[google-appengine] Re: 502 Server Errors after upgrade?

Brett Slatkin Tue, 10 Mar 2009 17:06:01 -0700

Hi Nick,

Sorry for the delay here. Been working hard these last few days to
resolve these latency issues, which are looking good now. I'd like to
help you figure out the issue here, so please bear with me since I'm
not looking at your app's source code. =)

I believe Marzia stated elsewhere that the once you get into the
100ms+ range for CPU time (runtime only, not including APIs) you will
begin to see this prioritization and additional latency at the request
level. This could account for some of the variability you have seen.
Another thing to keep in mind is the active dynamic requests limit
explained here:

http://code.google.com/appengine/docs/quotas.html#Request_Limits

"An application operating entirely within the free quotas can process
around 30 active dynamic requests simultaneously. This means that an
app whose average server-side request processing time is 75
milliseconds can serve up to (1000 ms/second / 75 ms/request) * 30 =
400 requests/second, independent of the quota system, without
incurring any additional latency. Requests for static files are not
affected by this limit. Applications that are heavily CPU-bound, on
the other hand, may incur some additional latency in long-running
requests in order to make room for other apps sharing the same
servers."

We maximize the throughput of these dynamic requests as much as
possible, taking advantage of App Caching
(http://code.google.com/appengine/docs/python/runtime.html#App_Caching).
This is what enables high load applications to serve at 75ms of
runtime CPU per request. If you're not using App Caching, you could
see a significant impact on your application's latency.

Another thing to think about is how API call latency affects overall
throughput. For example, if you execute a series of Datastore queries
to retrieve many entities, you may be looking at 200-400ms of latency
for a query (or more, depending on the shape of your data). Now
connect this number with the runtime CPU and wall-clock time and
you're looking at 450-650ms of wall-clock time minimum to execute a
single request. Doing simple math you can get your maximum throughput
per instance per second: 1 request/650ms = ~1.5 requests per second
per instance. What if you're doing three of these queries per request?
Then we're looking at a throughput of less than 1 request per second
per instance.

Going back to it: There are around 30 active instances available to
your application. We do our best to maximize your use of these
depending on your load and your application's throughput. But one
thing to remember is the faster your app is (in wall-clock latency),
the better we can spread its load across these 30 instances. With
requests that may take 1 second or more to complete, you may see more
variability in your app's latency and throughput. I believe that's
part of what's going on here.

The reason is that we scale your instances to match your sustained
throughput. If your average request takes 500ms and you're sustaining
10 requests per second, then you can serve this load easily using only
5 instances. However, if ever so often you get a request that takes
2-5 seconds, then you're going to see some extra latency as the faster
500ms requests slow down for the big guy to go through. If bigger
requests keep coming through, things should balance back out in a
short amount of time; but if the bigger workload is relatively
infrequent this could show up as latency spikes.
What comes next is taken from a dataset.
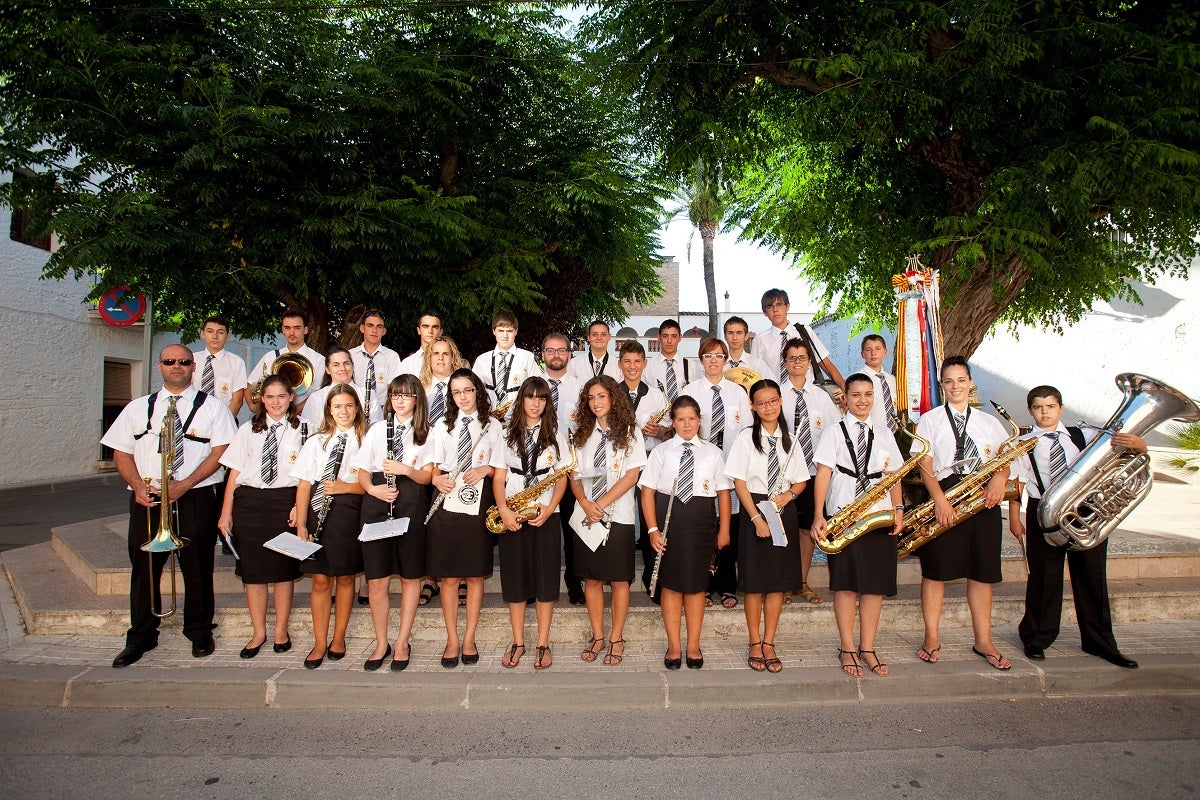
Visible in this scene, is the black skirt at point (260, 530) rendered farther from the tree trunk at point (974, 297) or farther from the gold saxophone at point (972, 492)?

There are a few solutions to this. One big one is caching. I assume
you're already doing that, but if you can get any more to reduce
latency, that will definitely help. Another is to profile your
application to find where you spend the majority of your wall-clock
latency (see http://code.google.com/appengine/kb/commontasks.html#profiling).
Precomputing as much information always helps (that's the App Engine
way). But another thing that could help a lot is using background
processing (when that feature is ready) to do the precomputing in the
background; this could isolate you from increased latency you'll see
when more expensive requests go through the system.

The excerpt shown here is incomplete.